La Chine
exploitera bientôt le port israélien de Haïfa, si tout se passe comme prévu.
Haaretz a
publié un
compte rendu sur une conférence, tenue fin août en Israël, au cours de
laquelle Shaul Horev, ancien directeur du cabinet de la marine et président de
la commission à l’énergie atomique, s’était alarmé de la prochaine remise à la
Chine de la gestion du port stratégique de Haïfa.

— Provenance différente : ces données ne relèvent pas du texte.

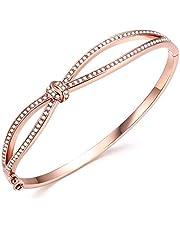 Angelady Princess Waltz of Love 14K Rose Gold Plated Bangle Bracelets Fashion Jewelry Charm Women Wife Girl Gift Bracelet - Gift for Lover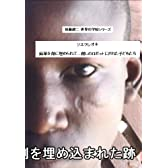 後藤健二 世界の学校シリーズ シエラレオネ 「麻薬を顔に埋められて…殺しのロボットにされた子どもたち」 [DVD]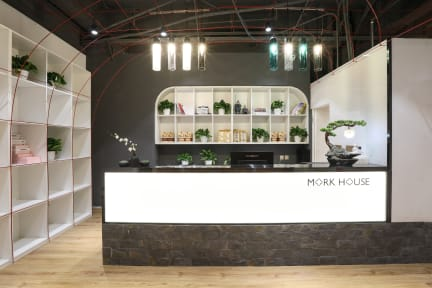 MorkHouse Youth Hostel (Xi'an Bell Tower store)의 사진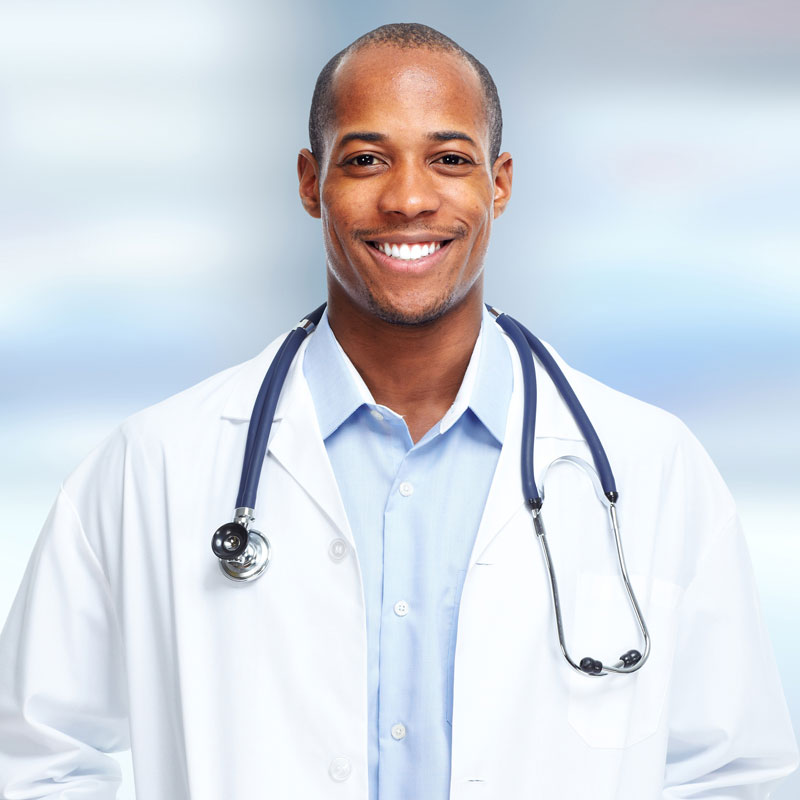 Labour_costs_medical_billing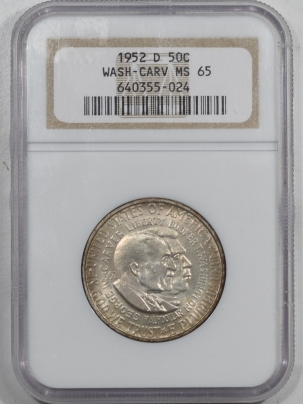 New Certified Coins 1952-D WASHINGTON-CARVER COMMEMORATIVE HALF DOLLAR – NGC MS-65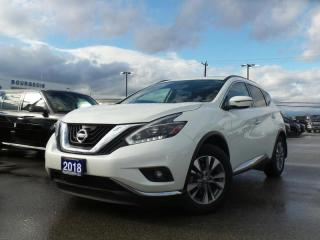 Used 2018 Nissan Murano SV 3.5L V6 AWD HEATED SEATS NAVIGATIONAL for sale in Midland, ON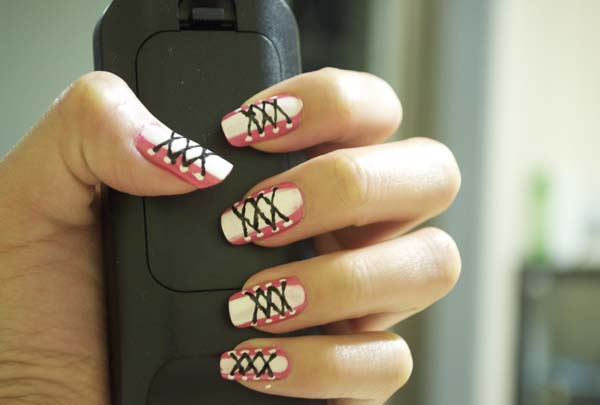 Easy Nail Art To Do Yourself : Pics photos nails easy do it yourself nail art funky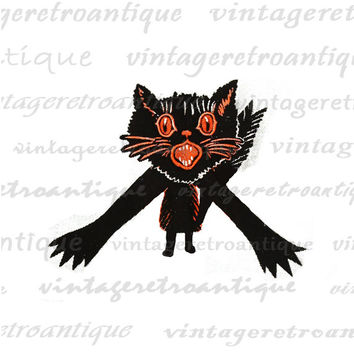 Digital Halloween Cat Graphic Download Image Orange and Black Printable Antique Clip Art  HQ 300dpi No.713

Ce changement avait été signé
il y a trois ans et demi par le ministère des transports et les autorités
portuaires, sans l’aval du conseil à la sécurité nationale ni de la marine
elle-même, qui est semble-t-il directement concernée au vu de la proximité de
sa flotte de sous-marins avec le port. La mise en œuvre imminente de l’accord a
soulevé les angoisses habituelles quand au « piège de la dette », aux
implications militaires, et assez étrangement, quant à se demander si Israël se
détourne des USA.
Manifestement,
ce à quoi nous observons résulte d’une faction des administrations militaires,
de renseignements et diplomatiques permanentes de l’État d’Israël – ou « État
profond » – qui veulent rejoindre la vision mondiale chinoise de la
connectivité portée par les Routes de la soie (One Belt One Road – OBOR),
alors que l’autre faction veut s’en tenir sans fléchir au soutien pro-américain
de Tel-Aviv et empêcher ces initiatives, ce qui génère les frictions aux yeux
du public sur ce sujet. Contrairement à ce que beaucoup dans les médias
alternatifs pourraient imaginer, Israël et la Chine n’ont fait que se
rapprocher au fil des dernières années, Pékin développant un intérêt pour
la proposition du train « Red-Med » [Train à grande vitesse Tel-Aviv
Eilat, NdT], qui viendrait relier mer Rouge et mer Méditerranée par voie
ferrée, et qui pourrait compléter voire un jour constituer une alternative au
canal de Suez.
L’accord
israélien permettant à la Chine de s’étendre et de venir gérer le port de Haïfa
constitue une indication de l’existence d’une faction influente de l’« État
profond », désireuse d’ouvrir des alternatives à la dépendance stratégique
de Tel Aviv envers les USA, en coopérant de façon pragmatique avec d’autres
grandes puissances en cours de constitution, comme on l’a vu par ailleurs dans
les coopérations avec la Russie au sujet
de la Syrie. Cette faction semble projeter un rôle d’Israël quelque peu
similaire à celui de son
nouveau partenaire, l’Inde, en jouant le même jeu de « multi-alignement »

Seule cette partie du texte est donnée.